## [Page text]

Is Your Website Compliant? New Law From 23rd September

Sep 21, 2020

Written by

Written by
Caitlin McCann

Written by
Caitlin McCann

It’s estimated that at least 1 in 5 people in the UK have a long-term illness, disability or impairment.

Due to a new legislation coming into effect on 23rd September 2020, all public sector websites and apps must be accessible and meet the basic needs for those with disabilities.
This includes taking into consideration those with impaired hearing, blind or partially sighted, motor disabilities, cognitive impairments and learning disabilities when it comes to your sites user experience and design.

Why Is This Important?

Many disabled people have no choice but to use public sector websites and fall into the category of people that depend on them the most. Therefore, it’s important that every disabled person can use one with ease. Millions of people currently miss out on getting the help and information they need due to websites lack of assistive features.

## [Stored data]
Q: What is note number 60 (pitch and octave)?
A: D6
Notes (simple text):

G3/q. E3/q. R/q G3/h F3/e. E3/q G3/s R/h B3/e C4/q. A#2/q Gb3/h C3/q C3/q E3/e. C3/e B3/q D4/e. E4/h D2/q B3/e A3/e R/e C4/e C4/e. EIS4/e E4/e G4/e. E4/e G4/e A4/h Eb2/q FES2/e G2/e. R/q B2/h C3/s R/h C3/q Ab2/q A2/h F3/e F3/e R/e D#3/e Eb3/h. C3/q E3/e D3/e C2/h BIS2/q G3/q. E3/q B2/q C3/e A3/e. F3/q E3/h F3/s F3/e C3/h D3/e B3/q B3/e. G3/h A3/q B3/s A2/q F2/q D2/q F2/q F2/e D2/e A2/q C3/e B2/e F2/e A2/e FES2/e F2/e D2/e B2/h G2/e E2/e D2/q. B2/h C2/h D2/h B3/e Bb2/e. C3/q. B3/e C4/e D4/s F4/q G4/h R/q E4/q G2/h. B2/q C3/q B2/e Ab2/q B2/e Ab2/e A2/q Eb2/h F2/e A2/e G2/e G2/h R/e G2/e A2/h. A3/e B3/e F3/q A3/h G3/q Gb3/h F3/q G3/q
--
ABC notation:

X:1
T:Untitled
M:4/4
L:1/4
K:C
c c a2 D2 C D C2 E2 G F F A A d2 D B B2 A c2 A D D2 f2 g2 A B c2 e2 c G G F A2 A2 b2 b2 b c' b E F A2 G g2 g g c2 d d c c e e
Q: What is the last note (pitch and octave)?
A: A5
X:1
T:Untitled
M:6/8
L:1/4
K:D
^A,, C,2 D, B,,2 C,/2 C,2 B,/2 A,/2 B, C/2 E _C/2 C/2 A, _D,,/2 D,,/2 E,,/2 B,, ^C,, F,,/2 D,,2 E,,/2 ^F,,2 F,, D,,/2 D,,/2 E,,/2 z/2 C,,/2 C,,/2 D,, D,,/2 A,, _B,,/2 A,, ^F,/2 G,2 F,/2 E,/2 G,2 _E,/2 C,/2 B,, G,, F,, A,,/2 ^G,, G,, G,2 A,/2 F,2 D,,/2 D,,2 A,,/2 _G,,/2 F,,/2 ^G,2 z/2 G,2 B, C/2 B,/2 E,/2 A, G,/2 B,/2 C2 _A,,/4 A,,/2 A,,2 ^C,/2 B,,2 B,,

## [What is required]
Extend the article about the new website accessibility law, picking up right after its final sentence.

## [Expected answer]
In addition to those with disabilities, assistive technology would also help the elderly population feel more confident using online services by introducing clear navigation, readable text, and audio options.

How Can I Make My Website Disability Friendly?

There are many ways that you can make your website accessible for disabled people. Here are just a few practical changes you can make.

For blind/visually impaired
Many blind or visually impaired individuals will use software which transfers words from the screen into audio feedback, or to an electronic braille device. The software cannot extract text from infographics, videos, or downloadable documents such as PDFs, so it’s important to take this into consideration when adding content to your site.
Adding “alt text” to every image is also important to ensure that the user knows what is being displayed to them. And vice versa, adding subtitles to video means that every deaf or audio impaired person can engage with the content.

Giving users the option to zoom in or use a magnifying tool will also improve usability for those which are partially sighted, as well as voice optimising your site.

Learning difficulties

For those with learning difficulties, reading text heavy content and long words can be confusing. Using basic terminology, clear formatting and clear navigation will improve their user experience.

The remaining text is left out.